* REQUEST 1: Reproduce word for word the stretch of the Triptych review from "Runs 1hr 30min" through "see-off other women.".

TRIPTYCH. To 10 May.

London.

TRIPTYCH
by Edna O’Brien.

Southwark Playhouse Shipwright Yard Tooley Street/Bermondsey Street SE1 2TF To 10 May 2008.
Mon-Sat 7.30pm Mat Sat 3pm.
Runs 1hr 30min No interval.

TICKETS: 0844 847 1656.
www.southwarkplayhouse.co.uk
Review: Timothy Ramsden 17 April.

Passions never rise as they might.
An unseen man links the three women in Edna O’Brien’s play. His fate is decided by a fourth, who stands outside the socially-conditioned, self-destructive behaviour which restrains these three. The man himself inspires the devotion of this trio, while seeming also to have his own artistic gift.

His mistress Clarissa is an actor, playing passionate classical roles – the Duchess of Malfi, As You Like It’s Rosalind (where she seems about to go onstage for her first scene already dressed as Ganymede). His wife Pauline stalks Clarissa, practised in techniques to see-off other women.

Daughter Brandy, a would-be musician ambitious to beat her own drum (and doing so in a couple of perfunctory percussive moments), longs for her father. All this is played out in the alternative, under-the-arches space of the new Southwark Playhouse, by London Bridge station. Designer Paul Burgess makes this space resemble the long nave of a church, audience ‘pews’ along each side, wooden screens at each end with a patriarchal painted figure partly-concealed behind.

Sometimes the concept helps, giving space for swishing entrances; at others the space becomes abstract, dissipating the concentrated arguments. It adds to a curiously low-key evening. For all the declarations of yearning and desire, all the emotional gaps Henry leaves or has made in these people’s lives, the damaging impact through which he’s sailed confidently on, there remains a lack of either fury or resolution.

* REQUEST 2: Output the stretch of the records below, from the line containing "Out of the choices" through the end of the records, as a JSON list of strings with one string per line, leaving out blank lines.

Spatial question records

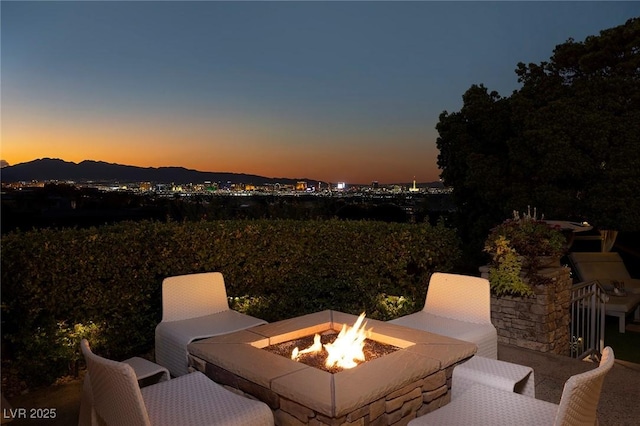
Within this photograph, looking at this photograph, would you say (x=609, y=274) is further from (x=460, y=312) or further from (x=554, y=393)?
(x=460, y=312)

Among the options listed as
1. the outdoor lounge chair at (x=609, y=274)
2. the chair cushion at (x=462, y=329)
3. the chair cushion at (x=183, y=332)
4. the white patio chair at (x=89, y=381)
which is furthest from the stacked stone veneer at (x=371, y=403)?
the outdoor lounge chair at (x=609, y=274)

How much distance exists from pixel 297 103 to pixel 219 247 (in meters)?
7.20

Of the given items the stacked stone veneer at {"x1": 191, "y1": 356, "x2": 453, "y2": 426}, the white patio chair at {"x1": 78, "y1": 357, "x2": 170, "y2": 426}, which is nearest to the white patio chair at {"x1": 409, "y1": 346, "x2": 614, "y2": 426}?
the stacked stone veneer at {"x1": 191, "y1": 356, "x2": 453, "y2": 426}

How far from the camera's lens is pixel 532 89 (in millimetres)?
13344

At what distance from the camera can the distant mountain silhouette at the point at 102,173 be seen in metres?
4.65

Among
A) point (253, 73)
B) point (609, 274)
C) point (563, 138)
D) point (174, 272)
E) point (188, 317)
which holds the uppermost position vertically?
point (253, 73)

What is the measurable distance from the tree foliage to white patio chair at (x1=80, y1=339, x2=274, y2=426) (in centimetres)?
1118

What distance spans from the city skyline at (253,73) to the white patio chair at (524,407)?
400 centimetres

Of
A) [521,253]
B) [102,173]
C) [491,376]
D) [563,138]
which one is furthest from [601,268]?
[102,173]

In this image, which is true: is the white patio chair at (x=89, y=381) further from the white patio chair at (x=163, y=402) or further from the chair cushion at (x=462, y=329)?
the chair cushion at (x=462, y=329)

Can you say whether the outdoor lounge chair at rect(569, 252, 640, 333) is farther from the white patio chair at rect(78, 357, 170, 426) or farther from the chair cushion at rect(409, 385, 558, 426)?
the white patio chair at rect(78, 357, 170, 426)

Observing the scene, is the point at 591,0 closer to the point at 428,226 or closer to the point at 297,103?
the point at 297,103

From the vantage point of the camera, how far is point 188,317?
417 cm

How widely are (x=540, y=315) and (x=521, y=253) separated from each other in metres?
0.69
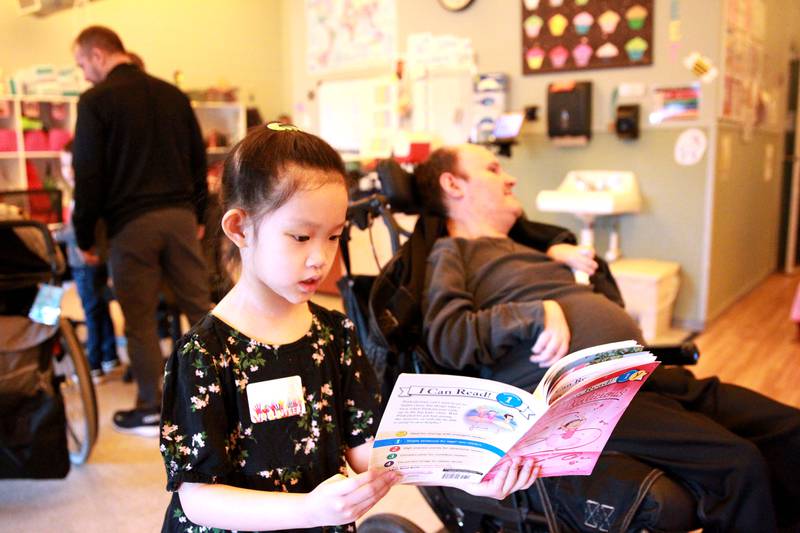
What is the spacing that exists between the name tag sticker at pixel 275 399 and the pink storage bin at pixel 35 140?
4.86 m

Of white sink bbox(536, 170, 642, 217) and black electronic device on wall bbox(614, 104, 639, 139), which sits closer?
white sink bbox(536, 170, 642, 217)

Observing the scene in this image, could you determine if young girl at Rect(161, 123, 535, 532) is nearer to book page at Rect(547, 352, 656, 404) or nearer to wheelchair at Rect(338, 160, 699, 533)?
book page at Rect(547, 352, 656, 404)

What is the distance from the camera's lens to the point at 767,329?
4004mm

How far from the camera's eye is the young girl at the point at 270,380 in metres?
0.87

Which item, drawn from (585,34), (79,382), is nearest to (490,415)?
(79,382)

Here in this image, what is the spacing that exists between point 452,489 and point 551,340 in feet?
1.23

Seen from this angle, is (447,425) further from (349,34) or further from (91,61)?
(349,34)

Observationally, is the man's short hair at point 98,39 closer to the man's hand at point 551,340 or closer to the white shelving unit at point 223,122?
the man's hand at point 551,340

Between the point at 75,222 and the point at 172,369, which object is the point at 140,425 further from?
the point at 172,369

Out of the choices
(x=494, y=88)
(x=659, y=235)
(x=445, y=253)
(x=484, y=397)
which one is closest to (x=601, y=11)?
(x=494, y=88)

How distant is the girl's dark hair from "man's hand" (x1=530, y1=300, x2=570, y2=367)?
2.31 ft

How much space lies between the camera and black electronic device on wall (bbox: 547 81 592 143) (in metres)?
4.04

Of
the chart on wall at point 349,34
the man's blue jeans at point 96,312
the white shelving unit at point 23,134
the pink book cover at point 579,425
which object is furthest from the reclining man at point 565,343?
the white shelving unit at point 23,134

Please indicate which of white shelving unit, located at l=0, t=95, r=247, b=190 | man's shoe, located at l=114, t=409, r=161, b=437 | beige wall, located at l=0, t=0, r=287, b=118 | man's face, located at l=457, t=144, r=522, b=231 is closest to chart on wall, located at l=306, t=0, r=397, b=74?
white shelving unit, located at l=0, t=95, r=247, b=190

* RIGHT ANSWER 1:
Runs 1hr 30min No interval.

TICKETS: 0844 847 1656.
www.southwarkplayhouse.co.uk
Review: Timothy Ramsden 17 April.

Passions never rise as they might.
An unseen man links the three women in Edna O’Brien’s play. His fate is decided by a fourth, who stands outside the socially-conditioned, self-destructive behaviour which restrains these three. The man himself inspires the devotion of this trio, while seeming also to have his own artistic gift.

His mistress Clarissa is an actor, playing passionate classical roles – the Duchess of Malfi, As You Like It’s Rosalind (where she seems about to go onstage for her first scene already dressed as Ganymede). His wife Pauline stalks Clarissa, practised in techniques to see-off other women.

* RIGHT ANSWER 2:
[
  "Out of the choices",
  "(x=494, y=88)",
  "(x=659, y=235)",
  "(x=445, y=253)",
  "(x=484, y=397)",
  "which one is closest to (x=601, y=11)?",
  "(x=494, y=88)",
  "How distant is the girl's dark hair from \"man's hand\" (x1=530, y1=300, x2=570, y2=367)?",
  "2.31 ft",
  "How much space lies between the camera and black electronic device on wall (bbox: 547 81 592 143) (in metres)?",
  "4.04",
  "Of",
  "the chart on wall at point 349,34",
  "the man's blue jeans at point 96,312",
  "the white shelving unit at point 23,134",
  "the pink book cover at point 579,425",
  "which object is furthest from the reclining man at point 565,343?",
  "the white shelving unit at point 23,134",
  "Please indicate which of white shelving unit, located at l=0, t=95, r=247, b=190 | man's shoe, located at l=114, t=409, r=161, b=437 | beige wall, located at l=0, t=0, r=287, b=118 | man's face, located at l=457, t=144, r=522, b=231 is closest to chart on wall, located at l=306, t=0, r=397, b=74?",
  "white shelving unit, located at l=0, t=95, r=247, b=190"
]